** Goal **
Using the entries below, restate word for word only the lines from the one with "Sort desert shrub, located" to the final line, leaving the pictures out.
— Begin Material shown —
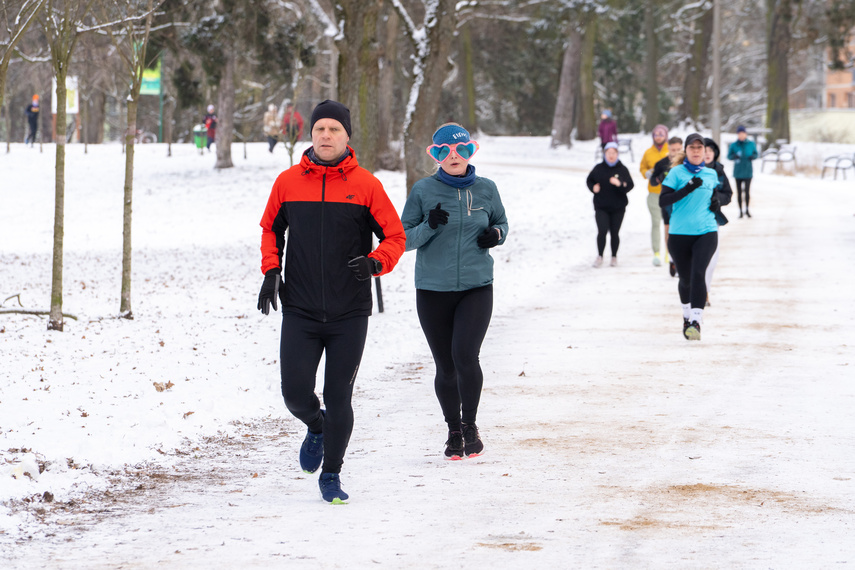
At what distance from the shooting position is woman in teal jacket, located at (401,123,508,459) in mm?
6152

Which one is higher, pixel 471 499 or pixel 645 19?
pixel 645 19


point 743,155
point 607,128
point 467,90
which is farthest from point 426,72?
point 467,90

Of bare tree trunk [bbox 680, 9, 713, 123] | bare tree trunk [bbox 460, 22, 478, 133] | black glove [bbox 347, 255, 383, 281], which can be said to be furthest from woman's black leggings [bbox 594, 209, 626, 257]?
bare tree trunk [bbox 460, 22, 478, 133]

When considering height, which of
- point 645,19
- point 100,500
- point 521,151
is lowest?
point 100,500

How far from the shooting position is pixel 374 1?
20.4 meters

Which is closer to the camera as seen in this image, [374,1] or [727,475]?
[727,475]

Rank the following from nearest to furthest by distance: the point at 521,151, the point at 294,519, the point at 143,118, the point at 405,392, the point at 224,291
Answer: the point at 294,519, the point at 405,392, the point at 224,291, the point at 521,151, the point at 143,118

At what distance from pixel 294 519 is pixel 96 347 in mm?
5335

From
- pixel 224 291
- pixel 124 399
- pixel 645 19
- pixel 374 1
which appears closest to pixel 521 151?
pixel 645 19

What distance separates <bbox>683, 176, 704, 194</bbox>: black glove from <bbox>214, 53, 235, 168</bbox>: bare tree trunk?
82.1 feet

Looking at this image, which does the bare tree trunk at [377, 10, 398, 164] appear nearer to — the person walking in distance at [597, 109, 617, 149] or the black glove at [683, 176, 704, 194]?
the person walking in distance at [597, 109, 617, 149]

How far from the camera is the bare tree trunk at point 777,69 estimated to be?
134ft

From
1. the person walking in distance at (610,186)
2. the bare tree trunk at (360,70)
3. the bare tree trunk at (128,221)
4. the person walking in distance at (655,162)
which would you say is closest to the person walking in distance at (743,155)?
the person walking in distance at (655,162)

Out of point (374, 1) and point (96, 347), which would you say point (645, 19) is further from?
point (96, 347)
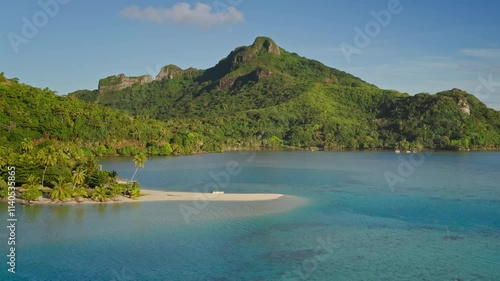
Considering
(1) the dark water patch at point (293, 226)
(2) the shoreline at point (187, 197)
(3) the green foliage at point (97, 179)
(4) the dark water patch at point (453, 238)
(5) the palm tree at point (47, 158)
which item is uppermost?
(5) the palm tree at point (47, 158)

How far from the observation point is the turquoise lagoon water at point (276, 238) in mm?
43719

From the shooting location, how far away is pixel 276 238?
178ft

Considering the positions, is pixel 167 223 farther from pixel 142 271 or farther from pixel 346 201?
pixel 346 201

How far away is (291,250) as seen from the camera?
49.8m

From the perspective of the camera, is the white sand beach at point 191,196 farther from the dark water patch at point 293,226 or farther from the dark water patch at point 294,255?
the dark water patch at point 294,255

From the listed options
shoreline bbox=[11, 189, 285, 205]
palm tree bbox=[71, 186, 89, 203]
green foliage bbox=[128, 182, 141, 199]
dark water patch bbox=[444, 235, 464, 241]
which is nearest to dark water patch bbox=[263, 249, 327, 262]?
dark water patch bbox=[444, 235, 464, 241]

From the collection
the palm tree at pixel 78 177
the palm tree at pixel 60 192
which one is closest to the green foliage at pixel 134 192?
the palm tree at pixel 78 177

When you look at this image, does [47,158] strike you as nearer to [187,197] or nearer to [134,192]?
[134,192]

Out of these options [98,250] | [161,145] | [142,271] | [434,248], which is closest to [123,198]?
[98,250]

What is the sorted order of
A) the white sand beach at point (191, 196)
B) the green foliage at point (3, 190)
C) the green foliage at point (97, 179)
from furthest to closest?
the green foliage at point (97, 179)
the white sand beach at point (191, 196)
the green foliage at point (3, 190)

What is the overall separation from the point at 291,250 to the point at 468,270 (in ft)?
59.7

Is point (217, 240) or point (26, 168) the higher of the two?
point (26, 168)

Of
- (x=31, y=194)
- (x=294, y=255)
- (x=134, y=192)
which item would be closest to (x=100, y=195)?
(x=134, y=192)

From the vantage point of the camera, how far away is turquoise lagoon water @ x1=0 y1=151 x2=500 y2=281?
143 feet
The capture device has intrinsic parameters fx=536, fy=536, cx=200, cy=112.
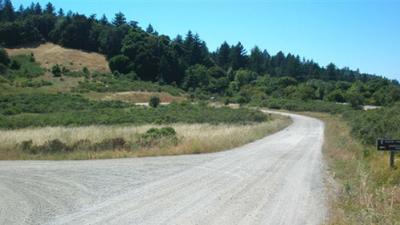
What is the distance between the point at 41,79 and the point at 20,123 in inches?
1964

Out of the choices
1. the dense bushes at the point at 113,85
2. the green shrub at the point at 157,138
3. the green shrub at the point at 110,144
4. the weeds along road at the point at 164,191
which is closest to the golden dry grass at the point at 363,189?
the weeds along road at the point at 164,191

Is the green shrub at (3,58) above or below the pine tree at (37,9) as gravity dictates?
below

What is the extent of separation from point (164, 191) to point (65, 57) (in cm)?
10486

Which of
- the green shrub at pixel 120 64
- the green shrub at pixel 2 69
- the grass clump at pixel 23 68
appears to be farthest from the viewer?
the green shrub at pixel 120 64

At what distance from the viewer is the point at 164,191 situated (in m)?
13.5

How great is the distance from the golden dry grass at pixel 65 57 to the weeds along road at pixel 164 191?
89975 millimetres

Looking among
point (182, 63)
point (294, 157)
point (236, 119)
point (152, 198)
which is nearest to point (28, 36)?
point (182, 63)

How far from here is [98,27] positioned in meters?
130

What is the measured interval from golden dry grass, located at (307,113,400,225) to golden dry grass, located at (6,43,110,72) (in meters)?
91.1

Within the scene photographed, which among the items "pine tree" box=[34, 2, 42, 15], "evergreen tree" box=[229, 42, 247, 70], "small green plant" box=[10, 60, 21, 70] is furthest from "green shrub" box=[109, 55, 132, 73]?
"pine tree" box=[34, 2, 42, 15]

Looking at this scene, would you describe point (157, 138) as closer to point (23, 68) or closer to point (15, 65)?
point (23, 68)

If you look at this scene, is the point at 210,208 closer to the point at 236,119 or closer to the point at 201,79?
the point at 236,119

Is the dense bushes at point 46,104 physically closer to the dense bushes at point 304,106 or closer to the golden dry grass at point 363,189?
the dense bushes at point 304,106

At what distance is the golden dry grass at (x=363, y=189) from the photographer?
9.59 m
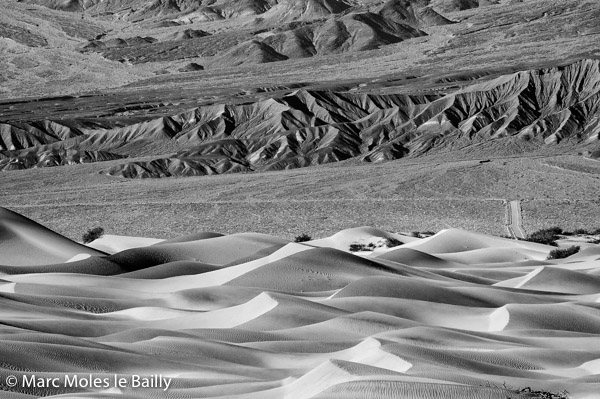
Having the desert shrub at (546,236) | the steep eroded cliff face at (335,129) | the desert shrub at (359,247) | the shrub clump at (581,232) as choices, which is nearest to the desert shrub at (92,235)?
the desert shrub at (359,247)

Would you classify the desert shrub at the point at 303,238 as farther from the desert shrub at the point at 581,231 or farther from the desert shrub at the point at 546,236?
the desert shrub at the point at 581,231

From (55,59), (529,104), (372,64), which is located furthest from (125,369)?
(55,59)

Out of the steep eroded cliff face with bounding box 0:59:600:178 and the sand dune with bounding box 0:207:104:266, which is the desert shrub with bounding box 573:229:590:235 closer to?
the sand dune with bounding box 0:207:104:266

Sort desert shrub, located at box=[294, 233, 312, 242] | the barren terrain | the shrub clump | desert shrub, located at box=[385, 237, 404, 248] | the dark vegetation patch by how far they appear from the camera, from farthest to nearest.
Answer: the dark vegetation patch
the shrub clump
desert shrub, located at box=[294, 233, 312, 242]
desert shrub, located at box=[385, 237, 404, 248]
the barren terrain

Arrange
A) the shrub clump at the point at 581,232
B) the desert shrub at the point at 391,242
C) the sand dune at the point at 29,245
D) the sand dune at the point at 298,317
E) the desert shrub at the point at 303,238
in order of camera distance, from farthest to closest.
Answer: the shrub clump at the point at 581,232 < the desert shrub at the point at 303,238 < the desert shrub at the point at 391,242 < the sand dune at the point at 29,245 < the sand dune at the point at 298,317

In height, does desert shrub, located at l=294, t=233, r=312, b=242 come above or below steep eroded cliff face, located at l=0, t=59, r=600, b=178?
above

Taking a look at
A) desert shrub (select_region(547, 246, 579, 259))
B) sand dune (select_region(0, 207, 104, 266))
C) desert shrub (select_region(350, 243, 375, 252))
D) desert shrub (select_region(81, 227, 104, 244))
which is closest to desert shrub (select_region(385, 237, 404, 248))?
desert shrub (select_region(350, 243, 375, 252))

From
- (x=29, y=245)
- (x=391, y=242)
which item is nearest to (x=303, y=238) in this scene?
(x=391, y=242)
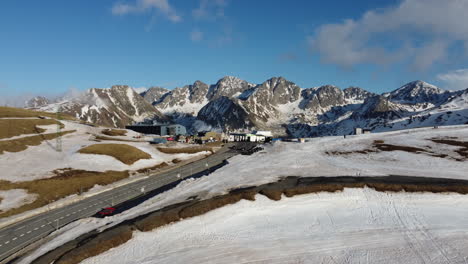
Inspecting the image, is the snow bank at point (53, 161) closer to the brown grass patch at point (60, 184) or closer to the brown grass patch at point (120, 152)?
the brown grass patch at point (120, 152)

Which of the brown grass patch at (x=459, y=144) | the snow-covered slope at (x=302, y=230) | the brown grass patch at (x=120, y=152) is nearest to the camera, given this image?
— End Material shown —
** Output for this task **
Sort desert shrub, located at box=[294, 233, 312, 242] | the barren terrain | the shrub clump | desert shrub, located at box=[385, 237, 404, 248] | the dark vegetation patch by how far they appear from the camera, from farthest to nearest.
Answer: the dark vegetation patch
the shrub clump
desert shrub, located at box=[294, 233, 312, 242]
desert shrub, located at box=[385, 237, 404, 248]
the barren terrain

Arrange
A) the shrub clump at the point at 581,232
B) the desert shrub at the point at 391,242
C) the sand dune at the point at 29,245
D) the sand dune at the point at 298,317
E) the desert shrub at the point at 303,238
in order of camera distance, from farthest to closest.
Answer: the shrub clump at the point at 581,232 < the desert shrub at the point at 303,238 < the desert shrub at the point at 391,242 < the sand dune at the point at 29,245 < the sand dune at the point at 298,317

In height, does desert shrub, located at l=294, t=233, r=312, b=242 come above or below steep eroded cliff face, located at l=0, t=59, r=600, b=178?
above

Taking a look at
A) desert shrub (select_region(547, 246, 579, 259))
B) sand dune (select_region(0, 207, 104, 266))
C) desert shrub (select_region(350, 243, 375, 252))
D) desert shrub (select_region(81, 227, 104, 244))
which is closest to desert shrub (select_region(385, 237, 404, 248))?
desert shrub (select_region(350, 243, 375, 252))

From
- (x=29, y=245)
- (x=391, y=242)
which item is nearest to (x=303, y=238) in this scene?
(x=391, y=242)
Inspecting the image, is the snow bank at point (53, 161) closer to the brown grass patch at point (60, 184) or closer to the brown grass patch at point (120, 152)?
the brown grass patch at point (120, 152)

Which of the brown grass patch at (x=459, y=144) | the snow-covered slope at (x=302, y=230) | the brown grass patch at (x=120, y=152) is nearest to the camera, given this image?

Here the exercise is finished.